### Esercizio breve a
Restituisci tutte le righe che contengono la parola "dense", tenendo conto di maiuscole e minuscole.

### Brano di lettura
Malgrado gli sforzi interpretativi di numerosi studiosi il contenuto del “quadrato magico” rimane tutt’ora un enigma; possiamo però affermare con certezza che il SATOR ebbe, per i popoli del passato, una grande importanza, dato che è stato rinvenuto in un numero vastissimo di siti archeologici, in varie parti d’Europa.
Il SATOR di Valvisciolo, tuttavia, si discosta dagli altri esempi in quanto le cinque parole che lo compongono non sono racchiuse in un quadrato bensì sono distribuite all’interno di cinque cerchi concentrici dal cui centro si dipartono cinque raggi che dividono la figura in altrettanti settori. Lo stesso disegno ad anelli, di dimensioni maggiori e privo di lettere, compare sul muro di sinistra del passaggio che conduce al chiostro. È palese che l’autore o gli autori abbiano voluto porre una particolare enfasi sul cinque che è numero sacro per eccellenza, tanto da essere alla base di molte figure geometriche “esoteriche” come, ad esempio, il pentacolo. Per la Cabala ebraica il cinque è un numero chiave, rappresentando infatti i vari livelli dell’anima, da Nefesh, l’anima inferiore legata al corpo fisico, a Yechidà, l’anima indissolubilmente unita con Dio. Se consideriamo che il misticismo ebraico ebbe, nel XIII secolo, terreno particolarmente fertile in Francia, che nelle credenze dei Templari vi erano probabilmente elementi di tradizione ebraica e che incisioni formate da cerchi concentrici, simili a quelle di Valvisciolo, sono state scoperte in edifici templari e a Royston, in Inghilterra, in una grotta dove i Cavalieri avrebbero tenuto riunioni segrete, ecco che si viene a creare un quadro generale in cui i membri dell’Ordine si collocano alla perfezione. Bianca Capone 8 aggiunge un tassello essenziale a questo intricato puzzle: analizzando i vari siti in cui il SATOR è stato riportato alla luce, la studiosa ha rilevato che molti di questi furono di proprietà dei Templari, ed è pertanto giunta alla conclusione che il SATOR sia stato utilizzato dai monaci-guerrieri per contraddistinguere “luoghi particolari”. Se le evidenze sembrano essere a favore dell'ipotesi secondo cui sarebbero stati i Cavalieri del Tempio a tracciare alcune delle enigmatiche incisioni sulle pareti dell’Abbazia di Valvisciolo resta comunque da individuare la vera ragione per cui i Cavalieri avrebbero adottato a Valvisciolo il simbolo del SATOR circolare. Riprendendo la tesi di Bianca Capone, possiamo formulare a nostra volta delle ipotesi:
1) Per segnalare che a Valvisciolo erano celati degli oggetti particolarmente preziosi?

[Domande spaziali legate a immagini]
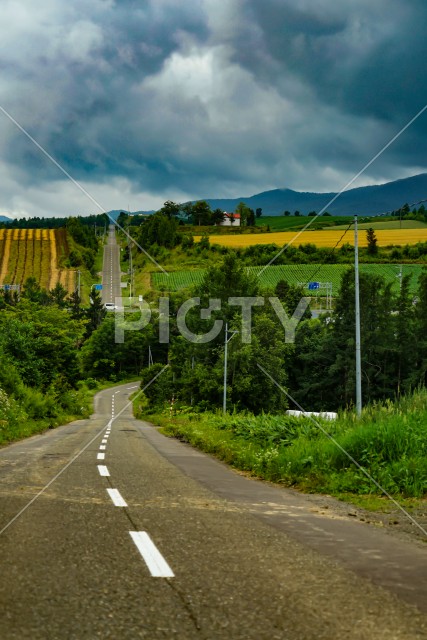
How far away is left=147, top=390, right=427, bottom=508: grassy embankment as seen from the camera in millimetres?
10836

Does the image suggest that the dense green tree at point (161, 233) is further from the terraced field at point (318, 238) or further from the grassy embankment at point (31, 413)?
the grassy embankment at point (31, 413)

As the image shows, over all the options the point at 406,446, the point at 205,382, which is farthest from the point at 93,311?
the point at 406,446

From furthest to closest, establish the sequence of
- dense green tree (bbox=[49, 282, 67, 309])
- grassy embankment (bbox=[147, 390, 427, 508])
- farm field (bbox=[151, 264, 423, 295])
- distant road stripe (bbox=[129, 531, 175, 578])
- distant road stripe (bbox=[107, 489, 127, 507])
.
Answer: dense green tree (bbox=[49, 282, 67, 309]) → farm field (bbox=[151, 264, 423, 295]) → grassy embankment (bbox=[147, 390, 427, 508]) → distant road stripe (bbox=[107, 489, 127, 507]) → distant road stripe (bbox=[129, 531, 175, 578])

### Esercizio breve b
Rispondi alle seguenti domande sul testo relativo al SATOR di Valvisciolo:
(i) Entro quante figure sono distribuite le parole del SATOR di Valvisciolo, e di che tipo sono?
(ii) Su quale muro compare il disegno ad anelli più grande e privo di lettere?
(iii) Che cosa rappresenta il numero cinque per la Cabala ebraica?

### Soluzione svolta a
Does the image suggest that the dense green tree at point (161, 233) is further from the terraced field at point (318, 238) or further from the grassy embankment at point (31, 413)?
- dense green tree (bbox=[49, 282, 67, 309])
Answer: dense green tree (bbox=[49, 282, 67, 309]) → farm field (bbox=[151, 264, 423, 295]) → grassy embankment (bbox=[147, 390, 427, 508]) → distant road stripe (bbox=[107, 489, 127, 507]) → distant road stripe (bbox=[129, 531, 175, 578])

### Soluzione svolta b
(i) Entro cinque cerchi concentrici.
(ii) Sul muro di sinistra del passaggio che conduce al chiostro.
(iii) I vari livelli dell'anima, da Nefesh a Yechidà.